Collected data
⁂

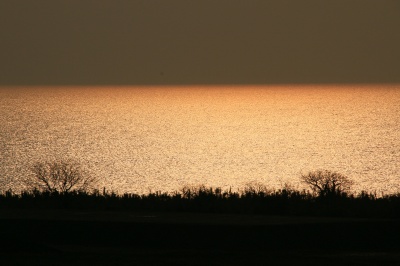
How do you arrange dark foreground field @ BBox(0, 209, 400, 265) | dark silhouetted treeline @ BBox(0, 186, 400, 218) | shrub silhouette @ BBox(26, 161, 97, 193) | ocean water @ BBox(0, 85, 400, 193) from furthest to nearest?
ocean water @ BBox(0, 85, 400, 193) < shrub silhouette @ BBox(26, 161, 97, 193) < dark silhouetted treeline @ BBox(0, 186, 400, 218) < dark foreground field @ BBox(0, 209, 400, 265)

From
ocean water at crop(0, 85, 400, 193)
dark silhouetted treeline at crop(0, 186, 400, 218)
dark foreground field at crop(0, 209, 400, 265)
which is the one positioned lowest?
ocean water at crop(0, 85, 400, 193)

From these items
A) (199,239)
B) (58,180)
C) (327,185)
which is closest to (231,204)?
(199,239)

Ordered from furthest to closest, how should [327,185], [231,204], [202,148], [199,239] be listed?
[202,148]
[327,185]
[231,204]
[199,239]

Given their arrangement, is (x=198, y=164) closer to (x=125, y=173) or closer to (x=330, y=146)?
(x=125, y=173)

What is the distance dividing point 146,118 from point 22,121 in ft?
99.2

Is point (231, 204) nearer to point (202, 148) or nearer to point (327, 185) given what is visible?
point (327, 185)

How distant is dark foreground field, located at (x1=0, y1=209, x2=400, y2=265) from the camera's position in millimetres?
19688

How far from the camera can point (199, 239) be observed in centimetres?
2195

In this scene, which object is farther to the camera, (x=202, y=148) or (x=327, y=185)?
(x=202, y=148)

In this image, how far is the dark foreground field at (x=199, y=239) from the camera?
19688mm

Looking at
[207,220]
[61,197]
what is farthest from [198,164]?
[207,220]

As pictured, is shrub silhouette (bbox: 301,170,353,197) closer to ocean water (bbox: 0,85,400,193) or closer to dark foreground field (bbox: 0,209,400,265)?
dark foreground field (bbox: 0,209,400,265)

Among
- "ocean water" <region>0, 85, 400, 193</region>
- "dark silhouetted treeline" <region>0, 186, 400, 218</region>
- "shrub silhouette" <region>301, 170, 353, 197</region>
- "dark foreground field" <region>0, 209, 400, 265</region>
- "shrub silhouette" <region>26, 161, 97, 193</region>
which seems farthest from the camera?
"ocean water" <region>0, 85, 400, 193</region>

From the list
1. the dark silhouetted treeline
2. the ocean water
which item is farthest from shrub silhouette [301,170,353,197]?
the ocean water
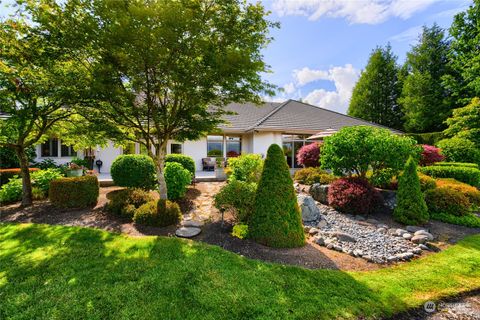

⁂

* **Task details**: List every line in the data above that contains the word "ocean".

* **The solution**:
How do you arrange dark foreground field @ BBox(0, 209, 400, 265) | dark silhouetted treeline @ BBox(0, 186, 400, 218) | shrub silhouette @ BBox(26, 161, 97, 193) | ocean water @ BBox(0, 85, 400, 193) from furthest to nearest?
ocean water @ BBox(0, 85, 400, 193) < shrub silhouette @ BBox(26, 161, 97, 193) < dark silhouetted treeline @ BBox(0, 186, 400, 218) < dark foreground field @ BBox(0, 209, 400, 265)
ocean water at crop(0, 85, 400, 193)
ocean water at crop(0, 85, 400, 193)
As pictured, is shrub silhouette (bbox: 301,170,353,197) closer to ocean water (bbox: 0,85,400,193) or closer to dark foreground field (bbox: 0,209,400,265)?
- "ocean water" <region>0, 85, 400, 193</region>
"ocean water" <region>0, 85, 400, 193</region>
2. the ocean water
the ocean water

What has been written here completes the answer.